* **Exercise**
Extract, exactly and without pictures, every line from the one that includes "As we observe" through the final line of the material below.

* **Exercise material**
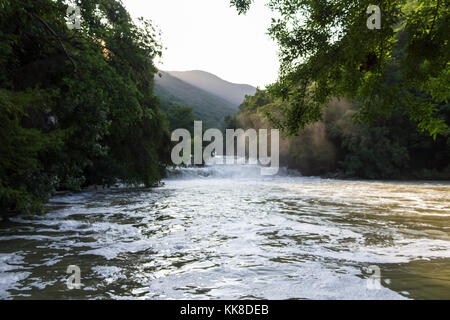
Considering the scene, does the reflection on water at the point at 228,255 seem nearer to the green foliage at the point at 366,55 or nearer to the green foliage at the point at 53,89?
the green foliage at the point at 53,89

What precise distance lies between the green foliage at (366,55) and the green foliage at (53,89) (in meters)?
4.31

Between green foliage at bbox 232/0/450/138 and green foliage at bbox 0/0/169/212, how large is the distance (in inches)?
170

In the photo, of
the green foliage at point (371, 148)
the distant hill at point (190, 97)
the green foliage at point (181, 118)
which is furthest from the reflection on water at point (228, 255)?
the distant hill at point (190, 97)

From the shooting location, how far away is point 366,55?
5.01m

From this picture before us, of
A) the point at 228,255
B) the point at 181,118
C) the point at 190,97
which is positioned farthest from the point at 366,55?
the point at 190,97

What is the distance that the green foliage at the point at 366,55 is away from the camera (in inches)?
174

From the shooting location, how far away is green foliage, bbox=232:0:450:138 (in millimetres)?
4430

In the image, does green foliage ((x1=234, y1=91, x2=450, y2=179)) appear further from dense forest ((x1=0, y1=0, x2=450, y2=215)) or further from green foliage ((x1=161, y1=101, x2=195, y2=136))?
green foliage ((x1=161, y1=101, x2=195, y2=136))

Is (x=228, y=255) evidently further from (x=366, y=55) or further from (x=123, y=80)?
(x=123, y=80)

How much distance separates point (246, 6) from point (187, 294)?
224 inches

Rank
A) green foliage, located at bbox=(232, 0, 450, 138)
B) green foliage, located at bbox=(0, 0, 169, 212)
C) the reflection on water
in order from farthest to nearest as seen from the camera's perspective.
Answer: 1. green foliage, located at bbox=(0, 0, 169, 212)
2. green foliage, located at bbox=(232, 0, 450, 138)
3. the reflection on water

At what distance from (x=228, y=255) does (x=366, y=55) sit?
3.94m

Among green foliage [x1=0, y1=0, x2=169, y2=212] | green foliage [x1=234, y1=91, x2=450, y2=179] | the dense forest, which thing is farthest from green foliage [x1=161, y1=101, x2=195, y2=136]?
green foliage [x1=0, y1=0, x2=169, y2=212]
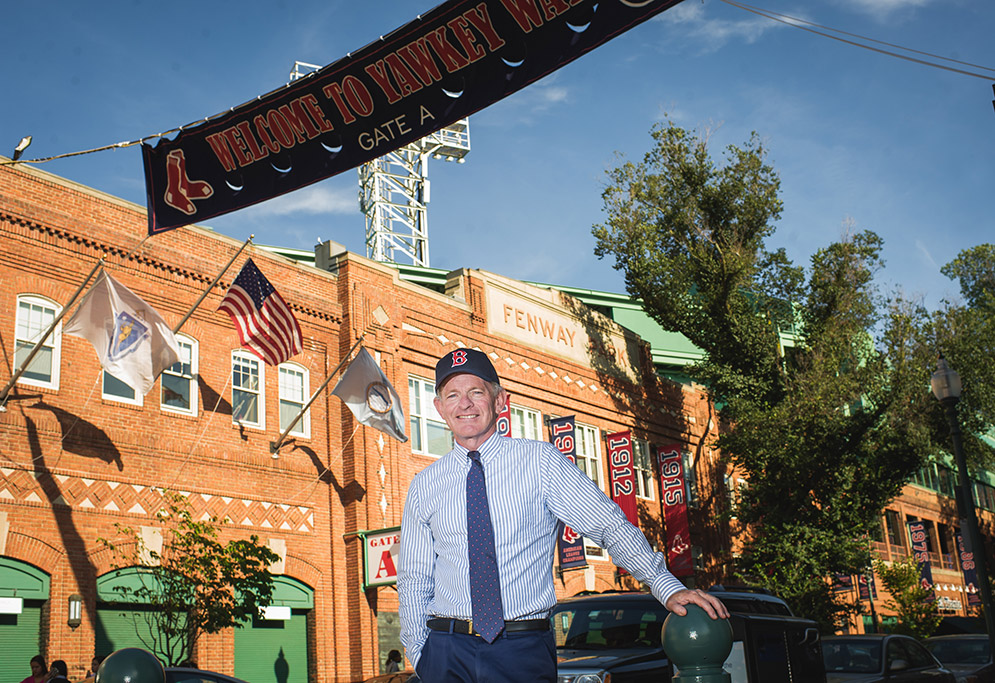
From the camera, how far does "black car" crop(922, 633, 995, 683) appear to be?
15.4 metres

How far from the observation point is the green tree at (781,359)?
2947cm

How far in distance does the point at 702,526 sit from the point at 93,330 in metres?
23.2

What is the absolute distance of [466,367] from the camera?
4.46 meters

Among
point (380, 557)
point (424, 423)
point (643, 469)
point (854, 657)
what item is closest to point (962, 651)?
point (854, 657)

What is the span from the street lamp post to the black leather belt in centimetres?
1097

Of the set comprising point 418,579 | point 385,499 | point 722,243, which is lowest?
point 418,579

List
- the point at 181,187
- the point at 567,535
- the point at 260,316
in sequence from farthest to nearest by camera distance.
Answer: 1. the point at 567,535
2. the point at 260,316
3. the point at 181,187

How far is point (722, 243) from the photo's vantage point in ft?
105

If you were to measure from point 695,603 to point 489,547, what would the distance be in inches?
32.9

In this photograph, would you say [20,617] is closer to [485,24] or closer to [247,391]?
[247,391]

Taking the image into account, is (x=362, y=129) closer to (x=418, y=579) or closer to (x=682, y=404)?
(x=418, y=579)

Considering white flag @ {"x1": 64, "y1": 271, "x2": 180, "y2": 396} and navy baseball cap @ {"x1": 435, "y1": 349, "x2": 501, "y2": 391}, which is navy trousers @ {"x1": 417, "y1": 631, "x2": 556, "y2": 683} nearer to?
navy baseball cap @ {"x1": 435, "y1": 349, "x2": 501, "y2": 391}

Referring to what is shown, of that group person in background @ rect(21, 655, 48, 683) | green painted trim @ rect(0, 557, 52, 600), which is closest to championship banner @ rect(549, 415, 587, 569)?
green painted trim @ rect(0, 557, 52, 600)

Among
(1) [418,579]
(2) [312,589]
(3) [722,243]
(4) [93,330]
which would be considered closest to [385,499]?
(2) [312,589]
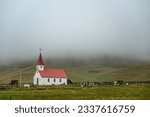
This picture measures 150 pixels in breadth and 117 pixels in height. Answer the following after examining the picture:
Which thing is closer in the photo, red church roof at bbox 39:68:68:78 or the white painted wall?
the white painted wall

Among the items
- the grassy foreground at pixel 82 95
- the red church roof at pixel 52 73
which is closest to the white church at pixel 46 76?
the red church roof at pixel 52 73

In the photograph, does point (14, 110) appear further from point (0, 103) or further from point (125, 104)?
point (125, 104)

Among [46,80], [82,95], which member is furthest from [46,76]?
[82,95]

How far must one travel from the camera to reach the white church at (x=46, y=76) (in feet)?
325

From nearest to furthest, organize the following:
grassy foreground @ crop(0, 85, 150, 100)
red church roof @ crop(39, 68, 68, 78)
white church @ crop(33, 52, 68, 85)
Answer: grassy foreground @ crop(0, 85, 150, 100) → white church @ crop(33, 52, 68, 85) → red church roof @ crop(39, 68, 68, 78)

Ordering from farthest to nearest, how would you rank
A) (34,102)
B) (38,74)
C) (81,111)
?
(38,74) < (34,102) < (81,111)

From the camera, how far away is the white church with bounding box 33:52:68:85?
325 ft

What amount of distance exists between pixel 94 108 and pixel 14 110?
2.55 m

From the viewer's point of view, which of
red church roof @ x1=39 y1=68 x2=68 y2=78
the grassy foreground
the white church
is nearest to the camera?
the grassy foreground

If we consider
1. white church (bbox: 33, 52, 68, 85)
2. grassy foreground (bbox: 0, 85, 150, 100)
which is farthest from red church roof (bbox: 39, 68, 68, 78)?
grassy foreground (bbox: 0, 85, 150, 100)

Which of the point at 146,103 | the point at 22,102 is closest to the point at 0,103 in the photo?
the point at 22,102

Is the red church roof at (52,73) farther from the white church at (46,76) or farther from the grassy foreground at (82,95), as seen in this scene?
the grassy foreground at (82,95)

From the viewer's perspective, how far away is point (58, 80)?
103 meters

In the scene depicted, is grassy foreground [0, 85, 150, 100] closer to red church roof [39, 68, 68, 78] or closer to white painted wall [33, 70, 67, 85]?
white painted wall [33, 70, 67, 85]
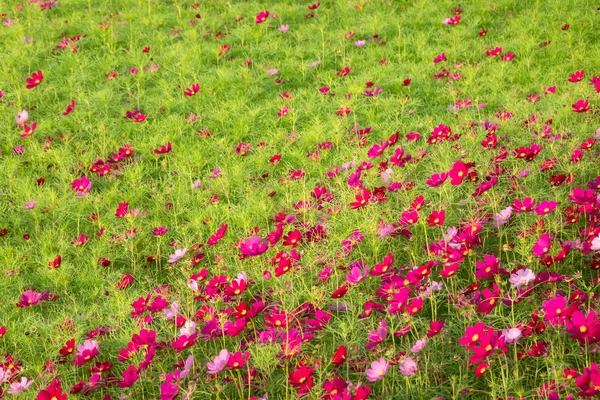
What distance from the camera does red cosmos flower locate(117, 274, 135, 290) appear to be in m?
3.01

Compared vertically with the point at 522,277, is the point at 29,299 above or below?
below

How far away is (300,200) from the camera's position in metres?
3.58

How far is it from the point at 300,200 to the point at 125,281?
3.37 feet

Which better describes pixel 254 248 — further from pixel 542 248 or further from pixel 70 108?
pixel 70 108

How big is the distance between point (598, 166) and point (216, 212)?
6.41 ft

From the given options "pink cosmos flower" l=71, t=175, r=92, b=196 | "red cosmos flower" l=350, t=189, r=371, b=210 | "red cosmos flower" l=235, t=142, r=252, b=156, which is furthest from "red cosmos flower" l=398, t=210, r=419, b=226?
"pink cosmos flower" l=71, t=175, r=92, b=196

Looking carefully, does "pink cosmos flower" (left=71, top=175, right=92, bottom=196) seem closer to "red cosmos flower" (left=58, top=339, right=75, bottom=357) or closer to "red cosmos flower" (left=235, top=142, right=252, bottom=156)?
"red cosmos flower" (left=235, top=142, right=252, bottom=156)

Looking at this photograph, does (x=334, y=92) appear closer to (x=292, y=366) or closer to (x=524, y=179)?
(x=524, y=179)

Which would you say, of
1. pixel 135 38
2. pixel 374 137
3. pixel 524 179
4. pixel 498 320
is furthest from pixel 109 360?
pixel 135 38

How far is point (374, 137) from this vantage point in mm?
4359

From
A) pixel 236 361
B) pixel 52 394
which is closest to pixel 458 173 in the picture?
pixel 236 361

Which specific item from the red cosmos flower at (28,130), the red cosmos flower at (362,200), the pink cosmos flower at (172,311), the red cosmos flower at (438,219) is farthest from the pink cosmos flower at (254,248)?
the red cosmos flower at (28,130)

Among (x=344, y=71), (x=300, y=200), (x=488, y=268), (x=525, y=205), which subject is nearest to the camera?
(x=488, y=268)

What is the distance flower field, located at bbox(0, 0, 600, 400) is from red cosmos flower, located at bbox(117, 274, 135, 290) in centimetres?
3
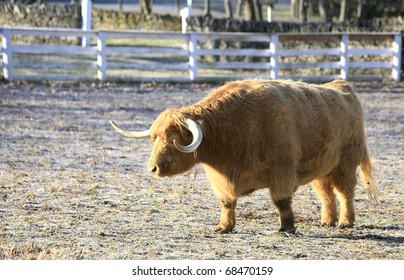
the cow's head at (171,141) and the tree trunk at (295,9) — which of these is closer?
the cow's head at (171,141)

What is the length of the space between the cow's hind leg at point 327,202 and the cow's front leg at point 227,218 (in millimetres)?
1101

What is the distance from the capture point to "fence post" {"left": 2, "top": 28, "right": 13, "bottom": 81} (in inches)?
956

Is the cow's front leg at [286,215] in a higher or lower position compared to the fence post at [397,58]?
higher

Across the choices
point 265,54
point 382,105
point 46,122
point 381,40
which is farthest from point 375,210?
point 381,40

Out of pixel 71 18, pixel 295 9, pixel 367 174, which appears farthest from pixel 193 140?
pixel 295 9

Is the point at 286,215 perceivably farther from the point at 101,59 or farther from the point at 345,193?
the point at 101,59

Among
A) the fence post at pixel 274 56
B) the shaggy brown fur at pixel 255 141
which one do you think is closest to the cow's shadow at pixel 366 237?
the shaggy brown fur at pixel 255 141

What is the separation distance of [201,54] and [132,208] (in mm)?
16505

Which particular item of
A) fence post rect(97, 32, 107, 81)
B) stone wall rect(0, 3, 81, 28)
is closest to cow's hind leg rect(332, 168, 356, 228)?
fence post rect(97, 32, 107, 81)

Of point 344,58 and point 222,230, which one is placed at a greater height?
point 222,230

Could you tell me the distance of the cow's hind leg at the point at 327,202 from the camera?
970 centimetres

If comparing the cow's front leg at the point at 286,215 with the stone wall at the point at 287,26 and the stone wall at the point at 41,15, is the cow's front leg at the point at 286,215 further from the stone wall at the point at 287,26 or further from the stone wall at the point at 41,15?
the stone wall at the point at 41,15

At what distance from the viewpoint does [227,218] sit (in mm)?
9078

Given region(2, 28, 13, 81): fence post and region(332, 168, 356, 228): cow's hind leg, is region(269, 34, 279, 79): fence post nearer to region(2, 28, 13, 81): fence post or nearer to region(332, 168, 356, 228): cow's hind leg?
region(2, 28, 13, 81): fence post
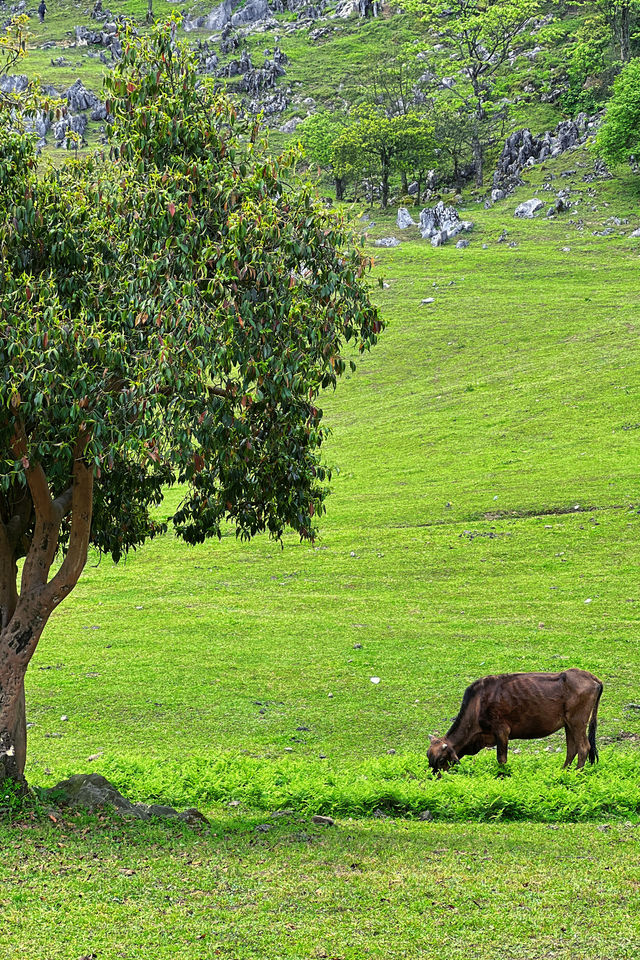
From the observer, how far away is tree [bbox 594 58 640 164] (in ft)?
258

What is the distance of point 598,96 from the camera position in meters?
106

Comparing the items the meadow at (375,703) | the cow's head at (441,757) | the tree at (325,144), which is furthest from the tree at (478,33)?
the cow's head at (441,757)

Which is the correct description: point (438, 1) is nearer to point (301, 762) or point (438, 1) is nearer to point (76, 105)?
point (76, 105)

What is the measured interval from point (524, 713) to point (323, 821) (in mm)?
4271

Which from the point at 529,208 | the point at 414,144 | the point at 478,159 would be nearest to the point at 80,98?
the point at 414,144

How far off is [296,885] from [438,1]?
135843mm

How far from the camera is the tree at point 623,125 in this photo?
7869 centimetres

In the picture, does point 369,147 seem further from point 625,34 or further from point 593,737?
point 593,737

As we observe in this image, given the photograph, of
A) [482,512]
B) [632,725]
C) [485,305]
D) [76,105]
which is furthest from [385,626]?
[76,105]

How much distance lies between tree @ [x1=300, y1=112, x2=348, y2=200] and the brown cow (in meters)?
83.1

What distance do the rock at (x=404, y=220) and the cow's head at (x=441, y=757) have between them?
78924 mm

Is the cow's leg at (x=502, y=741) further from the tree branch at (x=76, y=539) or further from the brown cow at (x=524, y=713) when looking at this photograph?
the tree branch at (x=76, y=539)

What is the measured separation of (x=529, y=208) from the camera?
83062 millimetres

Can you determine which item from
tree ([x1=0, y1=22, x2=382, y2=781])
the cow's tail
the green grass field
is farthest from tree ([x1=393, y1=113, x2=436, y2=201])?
the cow's tail
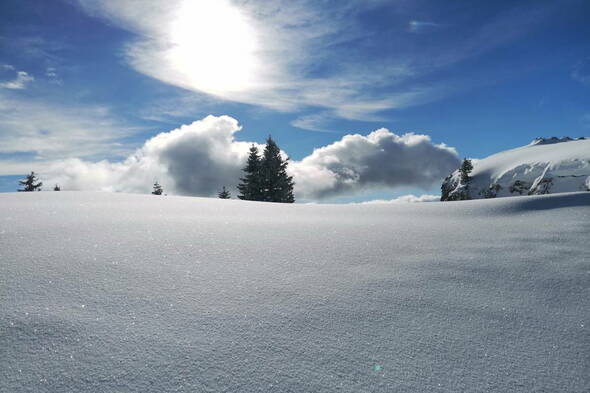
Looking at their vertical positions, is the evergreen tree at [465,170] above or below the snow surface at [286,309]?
above

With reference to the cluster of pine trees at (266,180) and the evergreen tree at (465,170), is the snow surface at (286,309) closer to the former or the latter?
the cluster of pine trees at (266,180)

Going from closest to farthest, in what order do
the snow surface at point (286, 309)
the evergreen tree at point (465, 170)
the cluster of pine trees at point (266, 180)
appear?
the snow surface at point (286, 309) < the cluster of pine trees at point (266, 180) < the evergreen tree at point (465, 170)

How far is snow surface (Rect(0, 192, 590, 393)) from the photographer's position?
1.52 metres

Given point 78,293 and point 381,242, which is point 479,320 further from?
point 78,293

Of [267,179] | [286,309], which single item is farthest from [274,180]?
[286,309]

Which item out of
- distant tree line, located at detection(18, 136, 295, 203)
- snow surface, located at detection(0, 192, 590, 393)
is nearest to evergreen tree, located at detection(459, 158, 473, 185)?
distant tree line, located at detection(18, 136, 295, 203)

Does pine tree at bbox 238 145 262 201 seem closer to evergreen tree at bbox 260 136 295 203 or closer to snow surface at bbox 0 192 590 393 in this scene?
evergreen tree at bbox 260 136 295 203

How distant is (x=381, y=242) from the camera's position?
3238mm

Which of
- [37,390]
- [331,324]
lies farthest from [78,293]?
[331,324]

* **Exercise output**
As we observe in this image, given the photograph, of
A) [482,512]
B) [632,725]
C) [485,305]
D) [76,105]
which is furthest from [385,626]?
[76,105]

How much distance lies between tree @ [x1=300, y1=112, x2=348, y2=200] and the brown cow (in meters)?
83.1

What distance do the rock at (x=404, y=220) and the cow's head at (x=441, y=757) have between them?
78924 mm

Is the cow's leg at (x=502, y=741) further from the tree branch at (x=76, y=539) or further from the brown cow at (x=524, y=713) when looking at this photograph?
the tree branch at (x=76, y=539)

What is the measured separation of (x=529, y=208) from the camera?
83062 millimetres

Can you determine which item from
tree ([x1=0, y1=22, x2=382, y2=781])
the cow's tail
the green grass field
is farthest from tree ([x1=393, y1=113, x2=436, y2=201])?
the cow's tail
Looking at their vertical positions, is the evergreen tree at [465,170] above or below the snow surface at [286,309]?
above

With reference to the cluster of pine trees at (266,180) and the evergreen tree at (465,170), is the snow surface at (286,309) closer to the former or the latter?
the cluster of pine trees at (266,180)

Going from closest to farthest, in what order do
the snow surface at point (286, 309)
the evergreen tree at point (465, 170)
the cluster of pine trees at point (266, 180)
appear?
the snow surface at point (286, 309) < the cluster of pine trees at point (266, 180) < the evergreen tree at point (465, 170)

How far is snow surface (Rect(0, 192, 590, 393)) from the photographer's position?
1.52 metres

Given point 78,293 and point 381,242, which is point 479,320 further from?
point 78,293

Of [267,179] | [286,309], which single item is farthest from [274,180]?
[286,309]

Which item out of
- distant tree line, located at detection(18, 136, 295, 203)
- snow surface, located at detection(0, 192, 590, 393)
is nearest to evergreen tree, located at detection(459, 158, 473, 185)?
distant tree line, located at detection(18, 136, 295, 203)

Does pine tree at bbox 238 145 262 201 seem closer to evergreen tree at bbox 260 136 295 203 or closer to snow surface at bbox 0 192 590 393 in this scene?
evergreen tree at bbox 260 136 295 203

How distant is (x=381, y=242) from the camera's position?
3238mm

Which of
- [37,390]
- [331,324]
lies farthest from [78,293]?
[331,324]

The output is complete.